* [PAGE EXCERPT]:
──────

Thursday, December 19, 2013

Shadows and Substance

This morning I was blessed to spend some much needed time in the Word. You see, I haven't been super consistent when it comes to spending time with Jesus which is just not okay because He should be my everything. Anyways, this morning I spent that much needed time with Him and I thought I would share what He showed me.

I read in Jude, and to be honest it was because I didn't have a place where I was really reading in (due to the lack of consistency) but when I asked The Lord this morning to show me what He wants me to hear He was definitely faithful to do it!! 

The first part of Jude talks about being on guard for people who are in the church that are not teaching the truth. Then the last part is a charge for people in the church who are striving after The Lord.

──────

* [TASK OBJECTIVE]: Condense the paragraph beginning "The first part of Jude" in the blog post above into a two-item list.

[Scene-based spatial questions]
──────

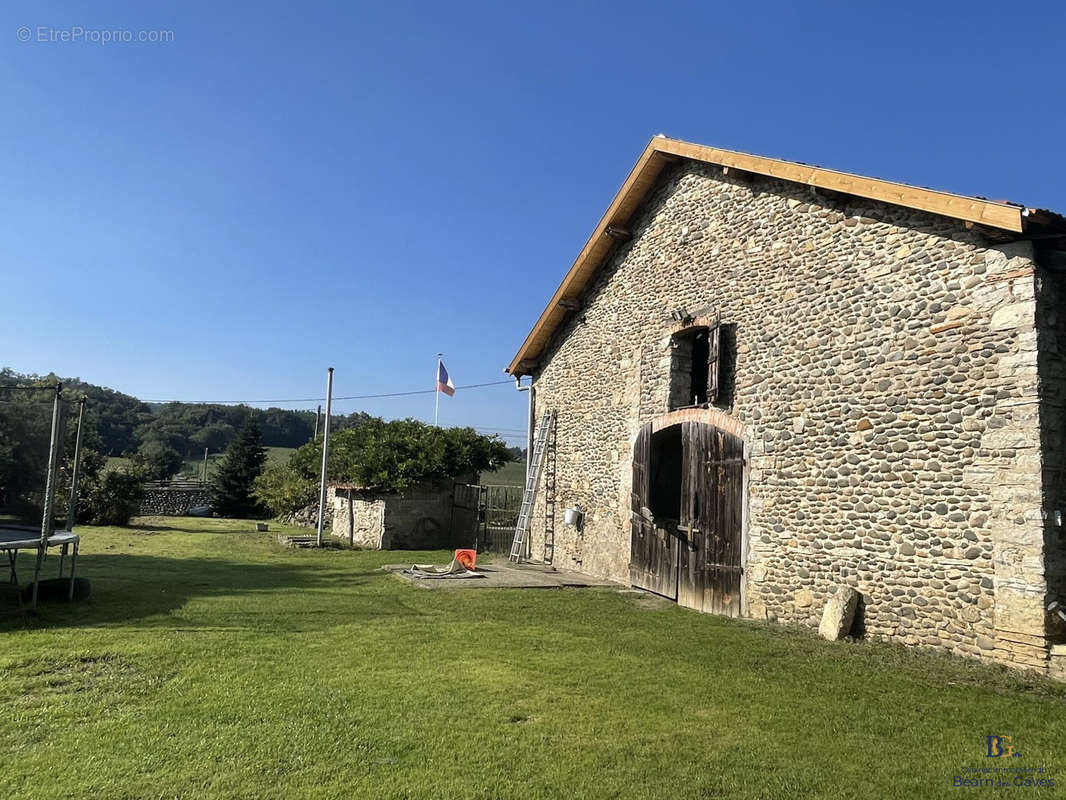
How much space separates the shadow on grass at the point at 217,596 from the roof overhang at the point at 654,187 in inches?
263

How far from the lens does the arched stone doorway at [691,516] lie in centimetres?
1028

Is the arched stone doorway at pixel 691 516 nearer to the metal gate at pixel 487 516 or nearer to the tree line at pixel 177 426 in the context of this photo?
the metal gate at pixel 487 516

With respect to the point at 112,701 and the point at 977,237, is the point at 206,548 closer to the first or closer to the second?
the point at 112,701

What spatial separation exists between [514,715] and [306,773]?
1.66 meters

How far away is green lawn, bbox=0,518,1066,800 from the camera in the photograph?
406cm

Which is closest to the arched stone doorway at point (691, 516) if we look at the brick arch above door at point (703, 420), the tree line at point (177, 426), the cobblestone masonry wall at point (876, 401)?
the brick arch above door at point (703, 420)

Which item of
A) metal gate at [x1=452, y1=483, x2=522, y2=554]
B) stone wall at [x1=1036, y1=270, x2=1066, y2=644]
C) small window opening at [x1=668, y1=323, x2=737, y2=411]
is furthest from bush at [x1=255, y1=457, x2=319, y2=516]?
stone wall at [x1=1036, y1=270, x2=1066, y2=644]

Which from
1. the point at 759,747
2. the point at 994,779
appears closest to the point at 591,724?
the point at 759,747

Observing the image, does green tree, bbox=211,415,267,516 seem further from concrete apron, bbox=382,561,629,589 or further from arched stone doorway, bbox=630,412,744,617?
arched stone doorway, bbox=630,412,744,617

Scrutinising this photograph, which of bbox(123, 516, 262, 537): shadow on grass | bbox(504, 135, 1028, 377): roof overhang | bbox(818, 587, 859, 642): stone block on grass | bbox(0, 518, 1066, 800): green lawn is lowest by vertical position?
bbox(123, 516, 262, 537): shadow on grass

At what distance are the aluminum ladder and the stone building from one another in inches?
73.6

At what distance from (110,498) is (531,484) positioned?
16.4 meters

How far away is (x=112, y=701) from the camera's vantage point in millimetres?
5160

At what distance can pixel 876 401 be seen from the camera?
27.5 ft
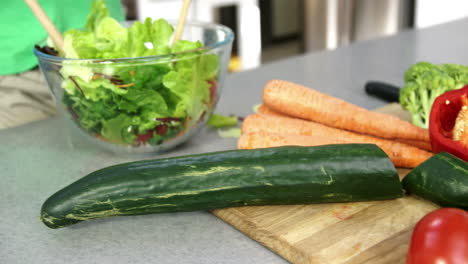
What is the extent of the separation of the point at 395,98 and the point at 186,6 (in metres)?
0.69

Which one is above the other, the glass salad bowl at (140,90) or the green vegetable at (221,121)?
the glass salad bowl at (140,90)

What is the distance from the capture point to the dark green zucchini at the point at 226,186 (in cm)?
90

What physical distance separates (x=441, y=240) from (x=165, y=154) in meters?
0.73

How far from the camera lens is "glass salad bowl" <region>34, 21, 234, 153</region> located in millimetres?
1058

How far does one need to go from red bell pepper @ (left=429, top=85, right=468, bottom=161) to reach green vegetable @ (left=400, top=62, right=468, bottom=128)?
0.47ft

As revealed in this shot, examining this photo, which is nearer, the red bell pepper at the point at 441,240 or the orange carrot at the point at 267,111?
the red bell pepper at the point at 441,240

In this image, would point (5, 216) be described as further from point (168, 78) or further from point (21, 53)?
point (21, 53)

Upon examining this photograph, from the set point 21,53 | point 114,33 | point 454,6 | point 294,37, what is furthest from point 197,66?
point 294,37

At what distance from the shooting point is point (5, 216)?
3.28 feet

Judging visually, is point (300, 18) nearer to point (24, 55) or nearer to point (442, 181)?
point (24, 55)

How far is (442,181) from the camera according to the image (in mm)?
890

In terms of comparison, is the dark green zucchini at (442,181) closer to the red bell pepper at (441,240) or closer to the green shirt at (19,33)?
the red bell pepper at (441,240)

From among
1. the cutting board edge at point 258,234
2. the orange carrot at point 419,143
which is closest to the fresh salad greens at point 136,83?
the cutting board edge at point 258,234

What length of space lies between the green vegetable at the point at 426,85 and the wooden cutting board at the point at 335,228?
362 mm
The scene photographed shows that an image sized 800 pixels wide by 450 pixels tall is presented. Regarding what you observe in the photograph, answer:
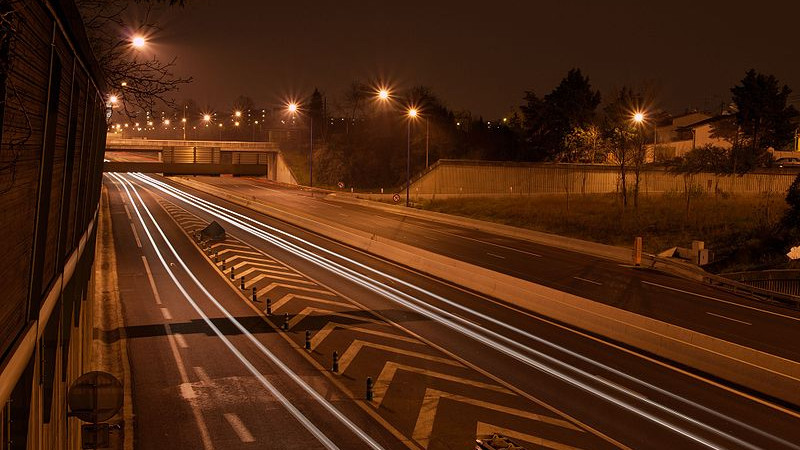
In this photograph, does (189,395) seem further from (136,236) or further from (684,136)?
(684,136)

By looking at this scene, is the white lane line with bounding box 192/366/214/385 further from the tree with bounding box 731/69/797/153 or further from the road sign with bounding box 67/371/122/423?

──────

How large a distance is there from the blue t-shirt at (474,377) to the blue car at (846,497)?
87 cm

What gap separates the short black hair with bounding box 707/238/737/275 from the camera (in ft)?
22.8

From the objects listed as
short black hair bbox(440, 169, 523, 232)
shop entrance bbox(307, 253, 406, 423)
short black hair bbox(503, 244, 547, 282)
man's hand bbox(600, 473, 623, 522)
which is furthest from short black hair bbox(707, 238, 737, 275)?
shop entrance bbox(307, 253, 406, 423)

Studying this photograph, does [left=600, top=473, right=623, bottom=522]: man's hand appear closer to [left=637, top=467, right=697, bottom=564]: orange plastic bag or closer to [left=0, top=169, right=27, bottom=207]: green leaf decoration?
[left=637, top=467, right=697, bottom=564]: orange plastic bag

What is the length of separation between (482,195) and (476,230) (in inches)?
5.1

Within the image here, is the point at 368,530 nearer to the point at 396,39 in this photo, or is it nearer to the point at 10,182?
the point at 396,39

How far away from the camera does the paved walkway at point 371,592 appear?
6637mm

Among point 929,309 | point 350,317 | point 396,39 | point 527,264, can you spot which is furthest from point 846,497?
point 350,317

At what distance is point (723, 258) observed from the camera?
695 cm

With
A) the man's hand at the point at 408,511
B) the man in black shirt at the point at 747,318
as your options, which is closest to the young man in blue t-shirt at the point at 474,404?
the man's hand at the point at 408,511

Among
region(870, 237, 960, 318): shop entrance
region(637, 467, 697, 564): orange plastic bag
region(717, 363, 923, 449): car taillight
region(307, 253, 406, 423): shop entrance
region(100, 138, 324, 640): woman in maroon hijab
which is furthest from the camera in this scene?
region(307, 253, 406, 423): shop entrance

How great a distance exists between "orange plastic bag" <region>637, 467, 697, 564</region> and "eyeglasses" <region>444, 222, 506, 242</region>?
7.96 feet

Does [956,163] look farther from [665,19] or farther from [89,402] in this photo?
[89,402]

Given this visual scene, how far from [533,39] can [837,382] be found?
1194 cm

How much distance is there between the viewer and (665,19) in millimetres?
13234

──────

* [REPLY]:
- First part of Jude: be on guard against people in the church who are not teaching the truth.
- Last part of Jude: a charge for people in the church who are striving after The Lord.